In each state’s insurance exchange, all health plans but one may cover elective abortions and receive federal subsidies under the new law; that is, only one must not. In that scenario, anyone whose health care needs are not met by the one plan not covering abortions will have to live with a plan that fails to meet his or her family’s (possibly urgent) health needs, or be forced by the government to make a separate premium payment every month solely to subsidize abortions.

And it truly does represent a break with the status quo. Private health plans have at least been permitted under our law to make accommodations for those of us who oppose the taking of human life by abortion (and insurers have done just that when enough premium payers demand it). The new legislation, however, forbids them to do so, by requiring that “each enrollee” in such a plan, without exception, pay the abortion fee. If implicating us in abortion by government-mandated payments is indeed “the wolf,” then it is time to note that the wolf is no longer merely at the door—he is in the house.

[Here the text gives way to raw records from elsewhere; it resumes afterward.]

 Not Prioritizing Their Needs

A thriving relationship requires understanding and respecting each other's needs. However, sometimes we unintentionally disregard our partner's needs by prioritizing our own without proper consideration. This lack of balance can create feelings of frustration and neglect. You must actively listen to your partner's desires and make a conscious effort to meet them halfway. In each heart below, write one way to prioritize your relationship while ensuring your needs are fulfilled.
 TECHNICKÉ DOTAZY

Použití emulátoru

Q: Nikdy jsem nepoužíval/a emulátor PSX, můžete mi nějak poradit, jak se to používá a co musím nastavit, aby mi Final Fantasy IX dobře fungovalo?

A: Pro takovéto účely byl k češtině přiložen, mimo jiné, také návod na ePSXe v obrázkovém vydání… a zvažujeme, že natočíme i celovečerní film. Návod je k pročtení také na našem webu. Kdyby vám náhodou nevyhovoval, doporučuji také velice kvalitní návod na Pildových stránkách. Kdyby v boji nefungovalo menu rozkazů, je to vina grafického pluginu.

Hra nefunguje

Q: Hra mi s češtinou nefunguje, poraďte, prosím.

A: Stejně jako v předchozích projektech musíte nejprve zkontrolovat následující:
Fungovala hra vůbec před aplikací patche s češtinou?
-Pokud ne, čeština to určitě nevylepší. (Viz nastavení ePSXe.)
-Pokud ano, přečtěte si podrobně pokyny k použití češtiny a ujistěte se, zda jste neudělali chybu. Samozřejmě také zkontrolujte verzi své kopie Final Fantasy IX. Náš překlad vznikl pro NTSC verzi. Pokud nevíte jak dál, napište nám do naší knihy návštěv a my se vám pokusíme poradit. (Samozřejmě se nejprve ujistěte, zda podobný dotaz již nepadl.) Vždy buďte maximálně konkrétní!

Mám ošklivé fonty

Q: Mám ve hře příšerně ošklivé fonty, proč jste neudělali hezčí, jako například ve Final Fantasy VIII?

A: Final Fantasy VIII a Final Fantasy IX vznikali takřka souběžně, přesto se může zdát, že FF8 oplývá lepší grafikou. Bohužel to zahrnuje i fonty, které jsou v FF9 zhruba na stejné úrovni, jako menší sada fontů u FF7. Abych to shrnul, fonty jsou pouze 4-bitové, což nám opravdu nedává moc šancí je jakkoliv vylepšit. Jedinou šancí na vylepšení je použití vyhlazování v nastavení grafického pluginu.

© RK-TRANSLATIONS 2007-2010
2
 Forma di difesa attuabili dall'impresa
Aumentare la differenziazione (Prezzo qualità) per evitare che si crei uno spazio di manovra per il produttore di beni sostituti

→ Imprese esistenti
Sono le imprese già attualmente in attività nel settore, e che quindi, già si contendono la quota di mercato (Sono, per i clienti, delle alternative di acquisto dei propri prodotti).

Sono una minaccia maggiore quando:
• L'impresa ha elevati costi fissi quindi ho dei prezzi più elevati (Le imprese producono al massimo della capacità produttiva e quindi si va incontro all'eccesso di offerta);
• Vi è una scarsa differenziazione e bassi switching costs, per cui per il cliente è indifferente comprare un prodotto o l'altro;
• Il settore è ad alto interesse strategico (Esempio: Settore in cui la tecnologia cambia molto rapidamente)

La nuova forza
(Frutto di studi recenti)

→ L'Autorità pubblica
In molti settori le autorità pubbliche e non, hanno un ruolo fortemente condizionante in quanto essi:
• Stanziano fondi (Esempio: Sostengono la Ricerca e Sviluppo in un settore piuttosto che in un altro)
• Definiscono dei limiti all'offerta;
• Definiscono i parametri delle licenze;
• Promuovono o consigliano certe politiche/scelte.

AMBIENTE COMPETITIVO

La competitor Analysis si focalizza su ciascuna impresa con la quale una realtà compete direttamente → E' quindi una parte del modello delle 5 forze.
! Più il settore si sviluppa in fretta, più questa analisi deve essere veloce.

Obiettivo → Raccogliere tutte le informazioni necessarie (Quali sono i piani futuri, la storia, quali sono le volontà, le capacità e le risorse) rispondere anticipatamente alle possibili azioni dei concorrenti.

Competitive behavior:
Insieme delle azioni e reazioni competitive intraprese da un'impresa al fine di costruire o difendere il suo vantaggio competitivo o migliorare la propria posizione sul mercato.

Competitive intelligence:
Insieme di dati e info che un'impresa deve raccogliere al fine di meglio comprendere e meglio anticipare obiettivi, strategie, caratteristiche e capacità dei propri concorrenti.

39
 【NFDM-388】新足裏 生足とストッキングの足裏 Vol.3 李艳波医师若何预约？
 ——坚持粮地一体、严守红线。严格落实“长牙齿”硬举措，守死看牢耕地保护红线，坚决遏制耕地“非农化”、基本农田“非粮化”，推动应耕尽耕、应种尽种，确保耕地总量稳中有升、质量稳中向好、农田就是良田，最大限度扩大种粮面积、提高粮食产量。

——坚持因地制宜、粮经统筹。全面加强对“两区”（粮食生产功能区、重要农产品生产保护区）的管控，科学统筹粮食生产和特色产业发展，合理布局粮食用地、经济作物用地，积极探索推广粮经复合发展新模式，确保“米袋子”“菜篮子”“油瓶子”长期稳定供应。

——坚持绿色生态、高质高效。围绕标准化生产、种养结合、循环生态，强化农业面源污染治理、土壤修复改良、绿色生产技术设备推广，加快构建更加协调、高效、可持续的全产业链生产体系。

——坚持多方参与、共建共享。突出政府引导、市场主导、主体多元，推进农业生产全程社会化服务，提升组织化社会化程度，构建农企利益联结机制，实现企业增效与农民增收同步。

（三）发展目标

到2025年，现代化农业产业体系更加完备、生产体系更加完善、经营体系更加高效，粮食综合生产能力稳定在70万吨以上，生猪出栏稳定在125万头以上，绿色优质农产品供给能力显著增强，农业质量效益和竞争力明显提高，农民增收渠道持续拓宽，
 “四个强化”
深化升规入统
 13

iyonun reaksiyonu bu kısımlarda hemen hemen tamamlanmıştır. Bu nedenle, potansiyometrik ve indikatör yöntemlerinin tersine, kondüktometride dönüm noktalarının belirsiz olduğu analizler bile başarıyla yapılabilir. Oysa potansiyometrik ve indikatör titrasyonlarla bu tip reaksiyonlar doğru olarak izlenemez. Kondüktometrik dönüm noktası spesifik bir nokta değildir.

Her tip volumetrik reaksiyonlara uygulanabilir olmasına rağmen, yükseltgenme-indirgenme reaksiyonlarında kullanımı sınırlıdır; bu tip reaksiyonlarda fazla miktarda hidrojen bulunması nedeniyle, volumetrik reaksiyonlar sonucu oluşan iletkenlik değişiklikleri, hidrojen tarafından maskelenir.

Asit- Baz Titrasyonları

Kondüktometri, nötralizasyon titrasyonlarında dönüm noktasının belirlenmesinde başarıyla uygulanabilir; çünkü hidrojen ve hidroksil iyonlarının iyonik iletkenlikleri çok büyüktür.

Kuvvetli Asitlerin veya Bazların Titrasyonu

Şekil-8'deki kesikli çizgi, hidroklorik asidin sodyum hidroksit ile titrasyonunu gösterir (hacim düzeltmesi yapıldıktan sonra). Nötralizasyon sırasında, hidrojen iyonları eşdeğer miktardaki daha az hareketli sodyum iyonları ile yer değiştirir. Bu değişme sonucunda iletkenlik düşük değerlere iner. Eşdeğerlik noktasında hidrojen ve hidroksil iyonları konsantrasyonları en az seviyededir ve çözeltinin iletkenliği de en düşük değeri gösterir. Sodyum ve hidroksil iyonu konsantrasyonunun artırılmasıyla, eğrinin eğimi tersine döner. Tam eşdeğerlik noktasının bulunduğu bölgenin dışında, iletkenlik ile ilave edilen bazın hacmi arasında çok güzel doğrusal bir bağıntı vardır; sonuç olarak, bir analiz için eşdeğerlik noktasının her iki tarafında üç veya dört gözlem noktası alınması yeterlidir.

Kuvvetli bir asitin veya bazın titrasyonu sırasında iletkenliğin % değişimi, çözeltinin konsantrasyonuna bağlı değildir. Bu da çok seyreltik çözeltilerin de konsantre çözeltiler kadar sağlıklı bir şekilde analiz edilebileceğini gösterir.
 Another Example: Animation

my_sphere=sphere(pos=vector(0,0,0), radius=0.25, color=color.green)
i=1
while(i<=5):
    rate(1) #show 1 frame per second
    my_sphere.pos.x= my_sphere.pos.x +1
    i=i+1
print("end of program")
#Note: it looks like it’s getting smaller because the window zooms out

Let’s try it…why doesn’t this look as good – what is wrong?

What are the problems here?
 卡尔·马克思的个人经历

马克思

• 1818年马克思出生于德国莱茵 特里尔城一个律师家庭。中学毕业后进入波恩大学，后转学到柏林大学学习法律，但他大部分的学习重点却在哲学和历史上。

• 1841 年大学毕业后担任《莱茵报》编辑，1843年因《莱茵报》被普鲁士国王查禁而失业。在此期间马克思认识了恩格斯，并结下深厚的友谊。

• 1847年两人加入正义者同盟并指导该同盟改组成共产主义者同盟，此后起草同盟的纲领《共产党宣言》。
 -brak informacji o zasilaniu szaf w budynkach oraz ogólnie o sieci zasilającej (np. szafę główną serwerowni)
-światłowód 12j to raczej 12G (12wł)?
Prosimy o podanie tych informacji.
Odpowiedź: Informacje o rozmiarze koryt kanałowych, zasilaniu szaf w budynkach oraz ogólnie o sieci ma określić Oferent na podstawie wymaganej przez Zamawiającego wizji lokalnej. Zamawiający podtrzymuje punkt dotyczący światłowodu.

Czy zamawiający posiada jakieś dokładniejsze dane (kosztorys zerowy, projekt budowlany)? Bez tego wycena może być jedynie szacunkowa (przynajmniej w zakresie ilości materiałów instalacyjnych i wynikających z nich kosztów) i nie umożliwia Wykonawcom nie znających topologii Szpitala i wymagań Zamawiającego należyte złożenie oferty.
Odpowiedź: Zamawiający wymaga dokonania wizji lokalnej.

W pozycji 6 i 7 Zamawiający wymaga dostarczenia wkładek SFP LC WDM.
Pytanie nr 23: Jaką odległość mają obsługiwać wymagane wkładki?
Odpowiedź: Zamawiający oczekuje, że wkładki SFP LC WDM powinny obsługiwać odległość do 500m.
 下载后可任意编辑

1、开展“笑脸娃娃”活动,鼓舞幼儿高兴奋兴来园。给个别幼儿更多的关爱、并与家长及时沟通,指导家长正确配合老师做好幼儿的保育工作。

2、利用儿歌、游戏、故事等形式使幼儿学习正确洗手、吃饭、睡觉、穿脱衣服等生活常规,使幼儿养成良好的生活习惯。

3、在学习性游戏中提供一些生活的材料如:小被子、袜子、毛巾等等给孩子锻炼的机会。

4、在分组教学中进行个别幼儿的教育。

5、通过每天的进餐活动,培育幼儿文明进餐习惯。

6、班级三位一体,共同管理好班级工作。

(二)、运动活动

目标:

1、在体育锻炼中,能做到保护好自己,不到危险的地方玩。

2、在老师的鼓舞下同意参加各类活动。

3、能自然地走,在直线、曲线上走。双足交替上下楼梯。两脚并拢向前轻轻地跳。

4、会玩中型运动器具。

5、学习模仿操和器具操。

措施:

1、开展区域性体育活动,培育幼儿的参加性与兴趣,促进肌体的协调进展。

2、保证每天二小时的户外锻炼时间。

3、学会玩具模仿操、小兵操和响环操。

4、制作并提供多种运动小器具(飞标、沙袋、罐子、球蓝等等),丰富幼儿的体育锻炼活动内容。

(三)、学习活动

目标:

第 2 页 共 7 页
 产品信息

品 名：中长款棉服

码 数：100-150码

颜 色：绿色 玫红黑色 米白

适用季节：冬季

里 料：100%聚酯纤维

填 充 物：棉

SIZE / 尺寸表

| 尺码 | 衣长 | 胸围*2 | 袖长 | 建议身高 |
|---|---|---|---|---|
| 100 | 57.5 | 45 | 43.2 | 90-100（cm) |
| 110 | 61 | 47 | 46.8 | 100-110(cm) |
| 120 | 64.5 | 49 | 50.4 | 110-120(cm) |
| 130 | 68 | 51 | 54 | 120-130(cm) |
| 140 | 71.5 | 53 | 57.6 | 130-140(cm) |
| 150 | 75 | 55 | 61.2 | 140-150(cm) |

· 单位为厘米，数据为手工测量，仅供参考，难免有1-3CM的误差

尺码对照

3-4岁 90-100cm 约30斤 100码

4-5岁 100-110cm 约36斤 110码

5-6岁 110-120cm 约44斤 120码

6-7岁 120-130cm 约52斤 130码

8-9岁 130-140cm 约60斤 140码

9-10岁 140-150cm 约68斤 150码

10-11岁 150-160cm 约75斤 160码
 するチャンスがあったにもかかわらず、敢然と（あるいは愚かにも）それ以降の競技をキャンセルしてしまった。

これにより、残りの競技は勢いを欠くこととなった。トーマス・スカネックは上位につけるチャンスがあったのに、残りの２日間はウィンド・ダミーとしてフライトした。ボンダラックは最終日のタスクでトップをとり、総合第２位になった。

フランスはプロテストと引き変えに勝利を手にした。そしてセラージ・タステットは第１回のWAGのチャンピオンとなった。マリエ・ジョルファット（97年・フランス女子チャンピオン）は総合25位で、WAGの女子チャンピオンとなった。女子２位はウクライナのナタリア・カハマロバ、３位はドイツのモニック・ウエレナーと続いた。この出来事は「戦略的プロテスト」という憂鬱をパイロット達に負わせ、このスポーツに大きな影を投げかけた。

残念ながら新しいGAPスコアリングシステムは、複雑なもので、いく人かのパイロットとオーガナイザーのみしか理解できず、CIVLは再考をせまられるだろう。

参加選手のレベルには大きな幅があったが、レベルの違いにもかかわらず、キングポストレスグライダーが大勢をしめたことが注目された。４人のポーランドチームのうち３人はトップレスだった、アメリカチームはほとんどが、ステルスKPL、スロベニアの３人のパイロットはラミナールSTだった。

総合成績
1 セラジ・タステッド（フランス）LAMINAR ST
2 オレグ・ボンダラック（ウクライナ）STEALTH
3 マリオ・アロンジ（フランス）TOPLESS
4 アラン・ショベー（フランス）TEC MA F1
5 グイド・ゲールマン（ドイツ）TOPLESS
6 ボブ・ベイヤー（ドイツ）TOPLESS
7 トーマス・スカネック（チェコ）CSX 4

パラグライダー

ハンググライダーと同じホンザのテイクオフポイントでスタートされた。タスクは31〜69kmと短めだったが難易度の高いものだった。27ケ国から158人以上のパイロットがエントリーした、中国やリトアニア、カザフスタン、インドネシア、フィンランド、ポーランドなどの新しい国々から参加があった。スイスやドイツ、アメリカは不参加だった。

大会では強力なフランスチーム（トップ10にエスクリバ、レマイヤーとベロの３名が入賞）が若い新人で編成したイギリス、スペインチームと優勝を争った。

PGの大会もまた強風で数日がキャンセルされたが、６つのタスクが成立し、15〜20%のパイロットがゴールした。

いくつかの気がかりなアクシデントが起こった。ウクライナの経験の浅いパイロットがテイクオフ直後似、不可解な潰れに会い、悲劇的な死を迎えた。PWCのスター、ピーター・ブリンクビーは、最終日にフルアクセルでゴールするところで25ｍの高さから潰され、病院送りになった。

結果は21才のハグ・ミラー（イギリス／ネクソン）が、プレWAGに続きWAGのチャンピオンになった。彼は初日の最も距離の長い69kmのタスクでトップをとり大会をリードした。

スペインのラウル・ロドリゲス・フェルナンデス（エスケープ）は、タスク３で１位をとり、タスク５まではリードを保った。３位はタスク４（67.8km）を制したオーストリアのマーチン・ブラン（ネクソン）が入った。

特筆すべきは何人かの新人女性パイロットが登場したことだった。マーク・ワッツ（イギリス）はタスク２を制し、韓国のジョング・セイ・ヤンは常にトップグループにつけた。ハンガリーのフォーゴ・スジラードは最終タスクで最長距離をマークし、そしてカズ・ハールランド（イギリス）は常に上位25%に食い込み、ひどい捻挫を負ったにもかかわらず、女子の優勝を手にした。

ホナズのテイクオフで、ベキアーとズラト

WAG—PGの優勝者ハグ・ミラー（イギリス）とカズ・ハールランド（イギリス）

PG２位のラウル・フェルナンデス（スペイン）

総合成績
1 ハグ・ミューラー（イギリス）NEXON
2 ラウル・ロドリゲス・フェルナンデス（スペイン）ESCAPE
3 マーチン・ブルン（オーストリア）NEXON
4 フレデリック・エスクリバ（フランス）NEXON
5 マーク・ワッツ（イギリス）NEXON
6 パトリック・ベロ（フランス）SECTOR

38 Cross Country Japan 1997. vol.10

Supporters of abortion, including pro-abortion leaders in Congress, see the truth of the matter more clearly. California Senator Barbara Boxer, whose advocacy of public funding of abortion is unmatched in either chamber of Congress, reassured those on her side that the bill meets their goal of expanding abortion coverage by pointing out that its segregation of funds is a mere “accounting procedure.” How odd it is that supporters of abortion funding are willing to state the truth candidly, while some who claim to be pro-life insist on ignoring and even denying it. How bizarre that the editors of Commonweal accuse their fellow pro-lifers of “crying wolf” even as the avowed friends of the wolf are hailing his arrival.

Over the course of the health care debate, the major pro-life groups and the Catholic bishops faithfully adhered to the cause of life. They recognized the hollowness of Obama’s executive order, anticipated the threat posed by funding of Community Health Centers, and saw through an insurance funding scheme that claims to honor the Hyde Amendment’s principle while gutting its policy and violating its spirit. Their actions sometimes advanced health care reform and sometimes retarded it. The fact that they remained true to their principles—principles that the editors of Commonweal purport to share—during such a heated debate is bound to draw criticism from partisans. From pro-lifers, be they liberal, conservative, or in between, it deserves praise.